Set exercise: Transcribe every item line from the one containing "this 807×538 image." down to the one containing "rusty steel rail [0, 270, 268, 532]", both included, and copy nothing else.

Input material:
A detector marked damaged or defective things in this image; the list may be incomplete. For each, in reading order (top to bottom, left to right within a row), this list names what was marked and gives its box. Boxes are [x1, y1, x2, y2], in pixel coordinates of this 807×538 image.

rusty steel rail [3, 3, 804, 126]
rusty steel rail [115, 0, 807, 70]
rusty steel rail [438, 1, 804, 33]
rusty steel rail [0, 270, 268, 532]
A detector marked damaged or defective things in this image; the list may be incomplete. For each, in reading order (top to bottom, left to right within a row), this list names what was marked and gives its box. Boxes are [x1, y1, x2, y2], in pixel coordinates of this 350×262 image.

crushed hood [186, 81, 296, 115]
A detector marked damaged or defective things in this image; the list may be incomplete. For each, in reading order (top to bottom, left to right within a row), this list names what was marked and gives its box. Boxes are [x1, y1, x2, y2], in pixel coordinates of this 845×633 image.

==

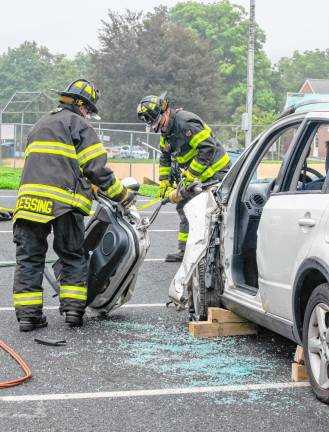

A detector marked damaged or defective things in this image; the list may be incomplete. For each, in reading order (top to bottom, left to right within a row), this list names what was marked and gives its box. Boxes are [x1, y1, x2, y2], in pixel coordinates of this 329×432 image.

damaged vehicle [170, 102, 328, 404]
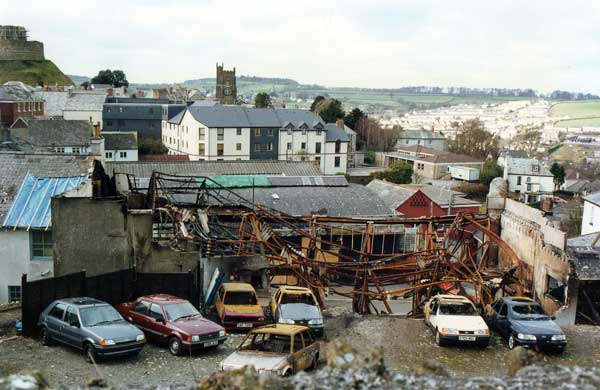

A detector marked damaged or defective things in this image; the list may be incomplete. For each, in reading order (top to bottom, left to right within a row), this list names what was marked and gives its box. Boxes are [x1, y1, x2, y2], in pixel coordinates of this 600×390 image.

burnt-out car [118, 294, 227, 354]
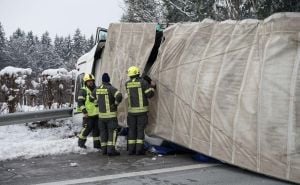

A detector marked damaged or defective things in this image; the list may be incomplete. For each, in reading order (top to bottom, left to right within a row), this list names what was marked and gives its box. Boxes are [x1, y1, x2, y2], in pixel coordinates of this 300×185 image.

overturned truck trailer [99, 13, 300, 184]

==

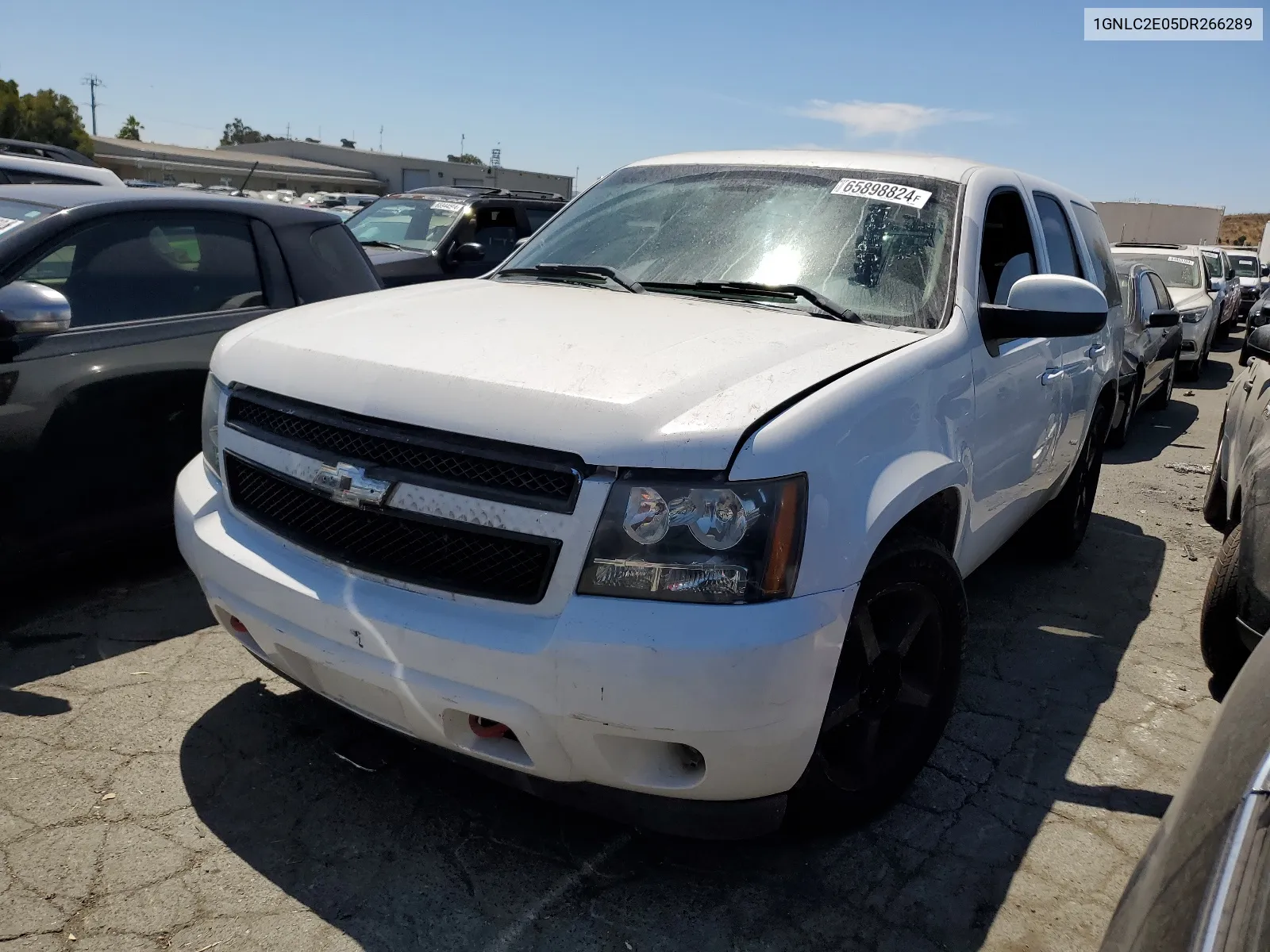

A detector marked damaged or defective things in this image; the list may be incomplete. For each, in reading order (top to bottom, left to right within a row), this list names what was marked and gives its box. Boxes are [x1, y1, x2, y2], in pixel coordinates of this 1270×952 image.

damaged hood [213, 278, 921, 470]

Written answer:
A detector marked damaged or defective things in this image; the list may be incomplete. For each, in reading order (top to bottom, left to right within a row), this list names what was marked and gives its box. Boxes are [x1, y1, x2, y2], in pixel coordinates of this 807×538 image.

rusty steel rail [3, 3, 804, 126]
rusty steel rail [115, 0, 807, 70]
rusty steel rail [438, 1, 804, 33]
rusty steel rail [0, 270, 268, 532]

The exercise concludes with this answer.